Angelico Press has published another imaginative work from their unconventional list of authors. This time it is The Gentle Traditionalist Returns, by Roger Buck. Described by its author as “a comic book without pictures”, it is designed as a fable, to show how New Age thinking in all its subtle and seductive forms is waging an unceasing war on traditional Christianity – especially in the Anglosphere: the UK and the US. It follows an earlier book by Buck: The Gentle Traditionalist, in which the author describes his own conversion, after a long immersion in New Age spirituality.

The “Gentle Traditionalist” aka “GT” is Gilbert Tracey, a denizen of different eras and places but always at the service of the Church, which he passionately loves and eloquently defends. Pitted against him in argument is Gareth LightShadow a slick New Age salesman who is trying to corrupt a young Irish girl, Brigid; she is protected by Tracey’s friends, Anna and Geoffrey (loosely reflecting the author and his wife). Geoffrey, a convert to Catholicism, refuses to take the threat of modern pagan spirituality as seriously as his wife, wondering if he is “addicted to sitting on the fence”. Tracey reminds him that what Catholics need is “an intensity of conviction that refuses vacillation and scepticism.” There is no room for peaceful, heads-down, back-pew Catholicism in this war.

For it is a war, both spiritual and cultural, that we experience around us today. I recently engaged in a Facebook discussion on “hate speech”, mentioning a friend once visited by the police simply for stating publicly that same-sex adoption is not in the interests of children. I was met with incomprehension rather than insult; it was a small skirmish in a wider battle between Christian teaching and the modern Western world. Roger Buck shows how deadly this struggle is: on the one side is the Church, with Revelation, her teachings, her ancient traditions, her saints and her life of prayer and the Sacraments; on the other is the mantra to “be kind… be tolerant”, to embrace a “universal spirituality” in a “free, multicultural society”,  in which “all you need is love”.

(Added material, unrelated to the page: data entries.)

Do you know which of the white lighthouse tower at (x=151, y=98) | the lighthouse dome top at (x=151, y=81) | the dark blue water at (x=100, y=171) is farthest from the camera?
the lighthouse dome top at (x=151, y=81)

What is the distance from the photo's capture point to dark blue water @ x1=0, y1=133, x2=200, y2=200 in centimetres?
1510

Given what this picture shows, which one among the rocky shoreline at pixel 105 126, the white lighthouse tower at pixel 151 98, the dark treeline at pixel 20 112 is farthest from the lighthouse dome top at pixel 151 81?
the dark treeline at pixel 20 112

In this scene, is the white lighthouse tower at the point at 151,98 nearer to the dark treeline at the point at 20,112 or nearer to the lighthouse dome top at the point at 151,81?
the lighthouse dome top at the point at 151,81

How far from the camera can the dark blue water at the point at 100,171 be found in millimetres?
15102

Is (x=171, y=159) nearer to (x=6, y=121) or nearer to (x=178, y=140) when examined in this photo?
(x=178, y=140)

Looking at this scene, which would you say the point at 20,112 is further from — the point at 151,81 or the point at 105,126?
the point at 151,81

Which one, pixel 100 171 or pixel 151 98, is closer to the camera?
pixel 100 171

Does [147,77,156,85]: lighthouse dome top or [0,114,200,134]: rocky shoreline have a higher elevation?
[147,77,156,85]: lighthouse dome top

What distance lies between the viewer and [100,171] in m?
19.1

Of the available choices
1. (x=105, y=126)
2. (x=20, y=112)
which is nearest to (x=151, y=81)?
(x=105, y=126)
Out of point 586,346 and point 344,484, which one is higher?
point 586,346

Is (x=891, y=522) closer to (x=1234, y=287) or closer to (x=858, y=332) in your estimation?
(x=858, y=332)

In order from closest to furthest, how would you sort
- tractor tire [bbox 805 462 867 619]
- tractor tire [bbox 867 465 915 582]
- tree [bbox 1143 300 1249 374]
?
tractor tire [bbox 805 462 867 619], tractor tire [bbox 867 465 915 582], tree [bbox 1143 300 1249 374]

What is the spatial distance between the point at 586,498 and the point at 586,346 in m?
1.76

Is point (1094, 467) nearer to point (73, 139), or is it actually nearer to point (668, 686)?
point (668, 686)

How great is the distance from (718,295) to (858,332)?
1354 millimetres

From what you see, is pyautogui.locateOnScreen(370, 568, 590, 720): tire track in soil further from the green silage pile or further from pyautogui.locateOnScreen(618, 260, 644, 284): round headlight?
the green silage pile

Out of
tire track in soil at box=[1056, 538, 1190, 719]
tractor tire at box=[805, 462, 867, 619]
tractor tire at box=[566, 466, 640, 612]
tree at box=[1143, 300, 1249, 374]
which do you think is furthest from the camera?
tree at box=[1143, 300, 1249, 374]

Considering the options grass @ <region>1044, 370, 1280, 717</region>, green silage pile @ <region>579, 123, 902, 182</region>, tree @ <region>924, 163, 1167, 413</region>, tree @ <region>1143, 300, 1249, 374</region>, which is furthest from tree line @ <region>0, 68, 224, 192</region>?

There is a superb summary of the New Age “creed” on page 77 which includes the fuzzy nonsense of “I warmly affirm the right of all individuals to freely choose their own spiritual path. No perspective is ever any more real or valid than any other”, which is contrasted with St Patrick’s Confession on page 155, his heartfelt, humble submission to God who, “taking pity on my youth and ignorance, guarded me before I understood anything, or had learned to distinguish between good and evil…”

As Tracey emphasises, this modern “spirituality” tries to avoid Christ and the Cross at all costs; not understanding its saving power, people flee from it in fear and loathing; what matters is “enlightenment, mindfulness and self-knowledge.” In response to one of LightShadow’s fatuous remarks, Anna remonstrates: “Nothing…reaches the core of our being like the Catholic sacraments. No healing, no mediation, no rituals, no exercises, no therapy…” As Bucks points out, modern man, desperate for a truth more beautiful and satisfying than atheistic materialism, has invented an ersatz parody of Christianity which offers only temporary consolation because it worships a false god.

Buck’s fable, though sometimes repetitious and rambling, deserves to be seriously debated. Naturally, Tracey has all the best tunes; LightShadow, in contrast, is a caricature character, only capable of comic book-type retorts. Had he been more convincingly conceived, the dramatic arguments would have been better balanced. After all, he and all those who extol the benefits of sham spirituality are human souls, tragically ignorant of Christ and the true cost of their salvation.